训练馆的灯刚暗下来,孔令辉已经拎着包往外走,脚步比年轻队员还快。没人拦他——都知道他急着赶回家接孩子放学。曾经那个赢球后把拍子狠狠砸向地板、震得全场一静的男人,现在连手机闹钟都设成“宝贝放学提醒”。
那会儿他摔拍子不是因为输,恰恰是因为赢得太狠。2000年悉尼奥运会男单夺冠后,他冲到场边抓起毛巾蒙住脸,下一秒却转身把拍子往地上一掼,清脆一声响,像在跟过去的自己较劲。观众席炸开尖叫,教练组皱眉摇头,可谁都压不住他骨子里那股拧劲儿。
如今他的拧劲儿全用在了校门口。下雨天伞永远倾向孩子那边,自己半边肩膀湿透;辅导作业时眉头皱得比当年对阵瓦尔德内尔还紧,但语气软得能掐出水。邻居说见过他在小区花园里蹲着,手把手教儿子握拍,动作轻得像怕捏碎什么。

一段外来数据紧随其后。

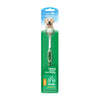 Tropiclean Fresh Breath Tripleflex Toothbrush For Large Dogs-Habitat Pet Supplies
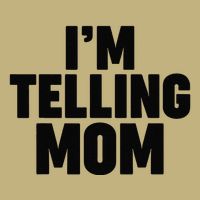 IM Telling Mom Cooling Performance Crew T-Shirt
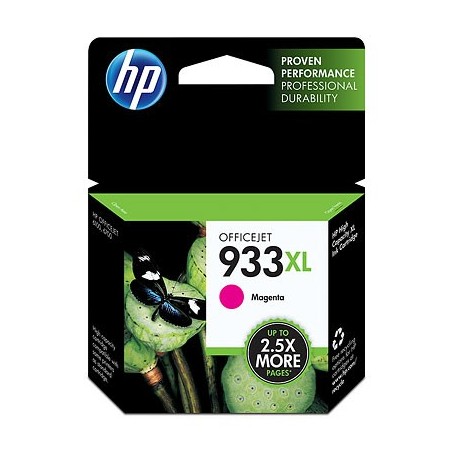 HP 933XL MAGENTA - CARTUCHO DE TINTA ORIGINAL (8.5 ML) - CN055AE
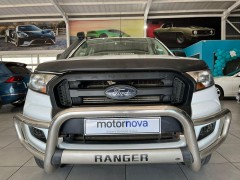 BUY FORD RANGER 2018 2.2TDCI XL PLUS 4X4 P/U D/C, motornovacars
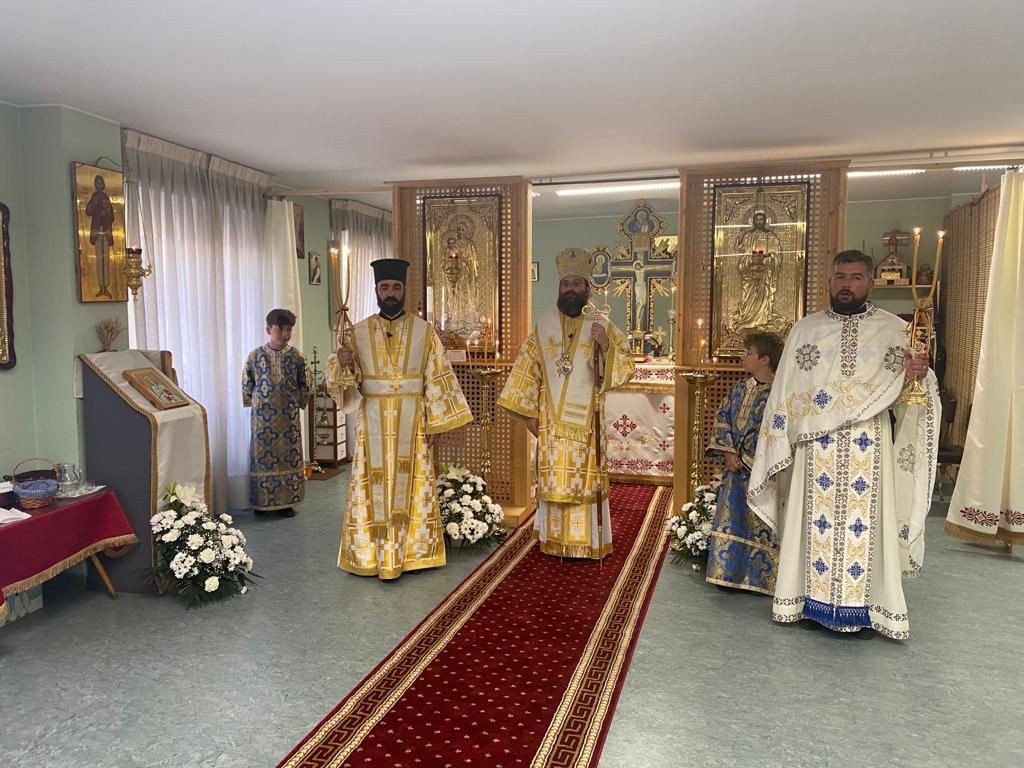 Popasuri duhovnicești și activități misionare în diasporă 184919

有次老球迷在超市偶遇他,推着购物车,车里堆满333体育APP儿童酸奶和小包装坚果。那人犹豫半天才上前搭话:“孔指导,还记得您当年摔拍子那会儿吗?”他愣了一下,笑着摇头:“现在摔不起啊,娃听见要吓哭的。”

其实他家里还留着几把旧球拍,锁在柜子最上层,落了薄灰。偶尔夜深人静,他会拿出来擦一擦,但从来不上手挥。不是不能打,是不敢——怕一挥起来,又变回那个眼里只有胜负的愣头青,忘了自己现在最要紧的任务,是准时出现在幼儿园门口,举着小熊气球等那个蹦跳着扑过来的小身影。
谁还记得他摔拍子的狠劲儿?他自己记得,只是现在把那股劲儿藏进了保温杯里、校服口袋里、睡前故事的温柔语气里。狠人带娃,不摔拍子,改哄睡了。